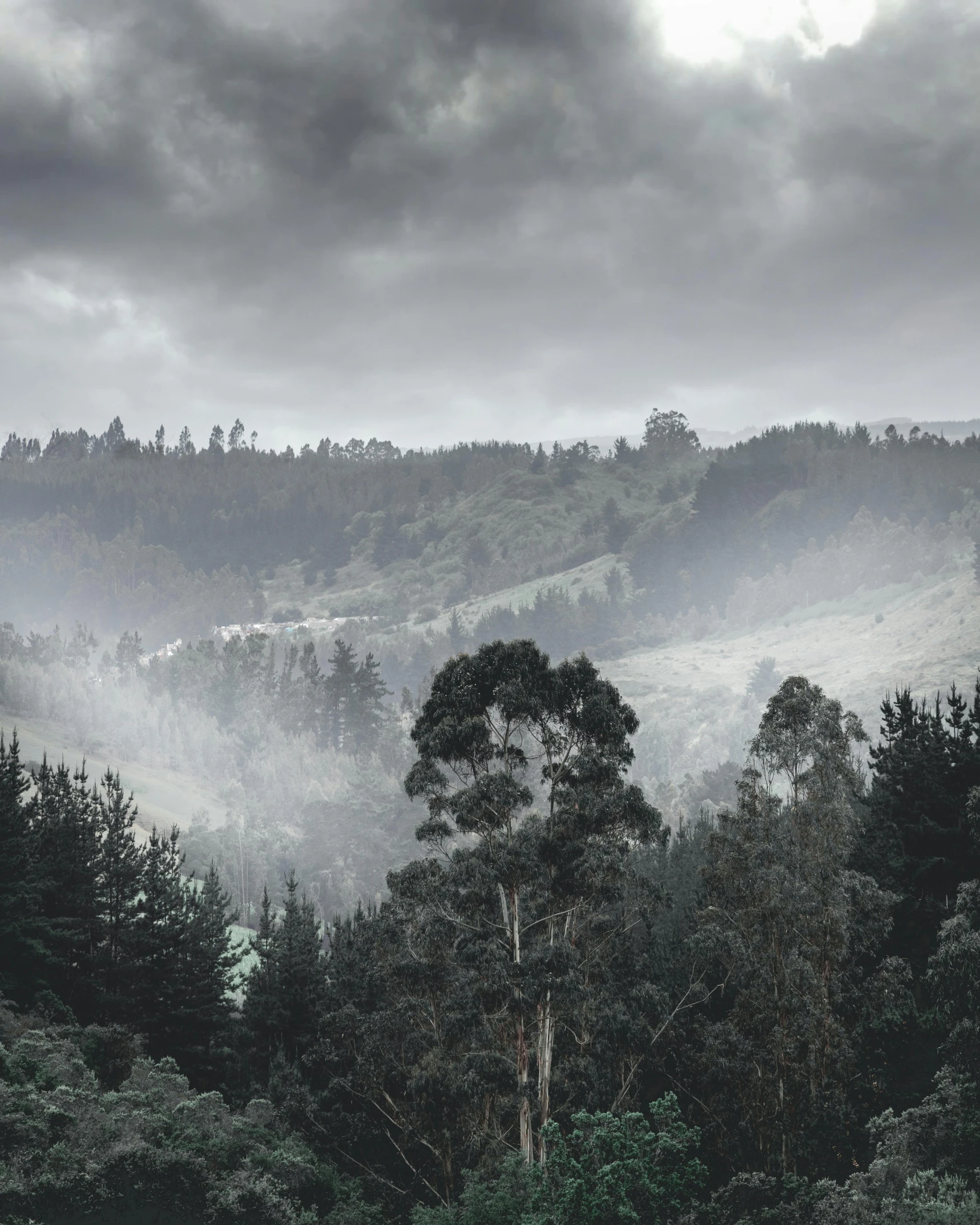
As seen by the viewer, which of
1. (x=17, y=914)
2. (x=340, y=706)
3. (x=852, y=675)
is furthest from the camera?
(x=340, y=706)

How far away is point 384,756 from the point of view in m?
158

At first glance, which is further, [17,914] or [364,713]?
[364,713]

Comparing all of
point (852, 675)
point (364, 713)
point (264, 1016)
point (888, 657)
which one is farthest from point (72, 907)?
point (888, 657)

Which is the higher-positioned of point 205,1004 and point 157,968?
point 157,968

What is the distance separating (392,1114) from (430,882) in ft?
40.7

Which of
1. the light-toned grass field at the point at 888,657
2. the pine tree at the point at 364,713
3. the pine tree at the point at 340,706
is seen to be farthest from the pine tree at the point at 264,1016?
the pine tree at the point at 340,706

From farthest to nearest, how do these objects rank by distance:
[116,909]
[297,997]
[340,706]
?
[340,706] → [297,997] → [116,909]

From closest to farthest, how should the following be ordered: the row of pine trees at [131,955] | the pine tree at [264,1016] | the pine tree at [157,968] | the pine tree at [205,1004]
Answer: the row of pine trees at [131,955] → the pine tree at [157,968] → the pine tree at [205,1004] → the pine tree at [264,1016]

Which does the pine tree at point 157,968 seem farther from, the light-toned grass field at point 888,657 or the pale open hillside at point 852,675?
the light-toned grass field at point 888,657

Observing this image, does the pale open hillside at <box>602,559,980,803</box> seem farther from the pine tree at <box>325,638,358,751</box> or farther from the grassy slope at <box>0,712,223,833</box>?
the grassy slope at <box>0,712,223,833</box>

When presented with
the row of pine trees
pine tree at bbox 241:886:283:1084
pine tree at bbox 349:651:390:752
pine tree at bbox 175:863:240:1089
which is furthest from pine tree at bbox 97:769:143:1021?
pine tree at bbox 349:651:390:752

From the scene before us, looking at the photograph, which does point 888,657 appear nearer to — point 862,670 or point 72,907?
point 862,670

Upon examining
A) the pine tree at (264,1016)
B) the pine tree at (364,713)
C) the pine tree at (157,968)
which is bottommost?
the pine tree at (264,1016)

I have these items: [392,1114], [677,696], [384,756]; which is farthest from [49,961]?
[677,696]
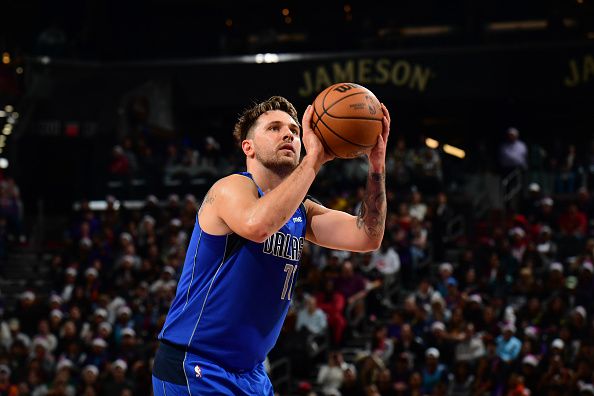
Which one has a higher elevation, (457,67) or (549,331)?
(457,67)

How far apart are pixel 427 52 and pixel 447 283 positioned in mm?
9722

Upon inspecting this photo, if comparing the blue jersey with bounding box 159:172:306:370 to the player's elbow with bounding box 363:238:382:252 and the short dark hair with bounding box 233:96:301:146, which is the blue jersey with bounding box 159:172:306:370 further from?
the player's elbow with bounding box 363:238:382:252

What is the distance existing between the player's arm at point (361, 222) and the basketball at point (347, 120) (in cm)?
28

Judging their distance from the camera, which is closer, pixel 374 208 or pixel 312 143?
pixel 312 143

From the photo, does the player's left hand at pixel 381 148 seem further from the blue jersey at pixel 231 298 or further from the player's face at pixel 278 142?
the blue jersey at pixel 231 298

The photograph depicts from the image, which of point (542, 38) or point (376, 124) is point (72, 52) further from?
point (376, 124)

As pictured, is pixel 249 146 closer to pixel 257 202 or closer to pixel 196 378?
pixel 257 202

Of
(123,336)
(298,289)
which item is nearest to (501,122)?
(298,289)

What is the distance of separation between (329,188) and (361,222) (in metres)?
14.5

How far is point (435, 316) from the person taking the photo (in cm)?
1553

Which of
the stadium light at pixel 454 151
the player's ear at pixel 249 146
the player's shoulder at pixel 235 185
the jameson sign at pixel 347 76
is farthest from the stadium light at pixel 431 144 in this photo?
the player's shoulder at pixel 235 185

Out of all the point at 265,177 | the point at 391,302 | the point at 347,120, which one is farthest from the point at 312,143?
the point at 391,302

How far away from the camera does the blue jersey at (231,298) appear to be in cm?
541

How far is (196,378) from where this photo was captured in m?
5.40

§ What needs to be done
Only the lines from the line with "I have these" to the end of the records should be repeated, exactly and without pictures.

§ Expected answer
I have these items: [392,1114], [677,696], [384,756]; which is farthest from [49,961]?
[677,696]
Which one has a higher elevation, (457,67) or (549,331)?
(457,67)

How far apart are pixel 427 52 and pixel 447 283 positioned in mm?
9722

Upon inspecting this photo, if comparing the blue jersey with bounding box 159:172:306:370 to the player's elbow with bounding box 363:238:382:252 and the short dark hair with bounding box 233:96:301:146, which is the blue jersey with bounding box 159:172:306:370 further from?
the player's elbow with bounding box 363:238:382:252

What is the distance existing between the player's arm at point (361, 222) and the basketball at point (347, 120) (in cm)?
28

Judging their distance from the camera, which is closer, pixel 374 208 or pixel 312 143?
pixel 312 143

From the photo, does the player's left hand at pixel 381 148 seem further from the blue jersey at pixel 231 298 or further from the player's face at pixel 278 142?
the blue jersey at pixel 231 298

The photograph depicts from the image, which of point (542, 38) or point (376, 124) is point (72, 52) further from?
point (376, 124)

As pictured, is pixel 249 146 closer to pixel 257 202 or closer to pixel 196 378?
pixel 257 202

Of
(123,336)
(298,289)
which item is nearest to (501,122)?
(298,289)

What is the distance of separation between (329,188) and (361,222) (in metres)?
14.5

How far is point (435, 316) from the person taking the photo (in cm)?
1553

Which of
the stadium light at pixel 454 151
the player's ear at pixel 249 146
the player's shoulder at pixel 235 185
the jameson sign at pixel 347 76
is farthest from the stadium light at pixel 431 144 in this photo?
the player's shoulder at pixel 235 185

Out of all the point at 265,177 | the point at 391,302 | the point at 347,120, which one is farthest from the point at 312,143?
the point at 391,302

How far away from the camera does the blue jersey at (231,298) appear to be in cm?
541

How far is (196,378) from where this photo was captured in m?
5.40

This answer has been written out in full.